» **INFORMATION GIVEN**:
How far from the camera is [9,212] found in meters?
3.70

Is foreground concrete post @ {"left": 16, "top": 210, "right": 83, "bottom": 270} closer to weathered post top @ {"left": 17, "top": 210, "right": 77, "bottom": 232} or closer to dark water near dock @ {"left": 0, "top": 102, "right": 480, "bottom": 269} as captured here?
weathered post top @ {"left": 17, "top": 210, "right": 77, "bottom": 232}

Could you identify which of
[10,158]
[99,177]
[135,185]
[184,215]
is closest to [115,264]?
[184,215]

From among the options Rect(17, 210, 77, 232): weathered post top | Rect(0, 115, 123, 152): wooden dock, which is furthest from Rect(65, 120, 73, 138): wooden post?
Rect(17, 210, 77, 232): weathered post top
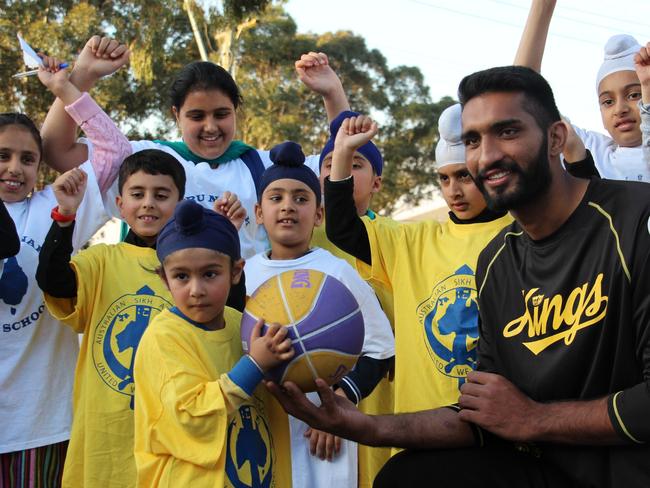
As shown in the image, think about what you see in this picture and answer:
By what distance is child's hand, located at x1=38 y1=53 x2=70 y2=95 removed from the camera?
4.77m

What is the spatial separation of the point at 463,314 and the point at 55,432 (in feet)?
7.73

» **INSTRUCTION**: Could you swap "furthest" for "farthest" in the entries starting with the line containing "Could you identify which of" and continuing through the end of the entries, giving back only those lines with everything else unchanged and the pictures left out?

» **ANSWER TO THIS EXERCISE**:
Could you identify which of
[10,158]
[99,177]
[135,185]
[184,215]
is closest to [115,264]?
[184,215]

From among the options Rect(17, 210, 77, 232): weathered post top | Rect(0, 115, 123, 152): wooden dock, which is farthest from Rect(65, 120, 73, 138): wooden post?
Rect(17, 210, 77, 232): weathered post top
As shown in the image, think about what you see in this picture and answer:
By what distance is child's hand, located at x1=38 y1=53 x2=70 y2=95 removed from the camera?
4.77m

What is the spatial separation of the point at 463,314 and the point at 55,432 (in feet)?
7.73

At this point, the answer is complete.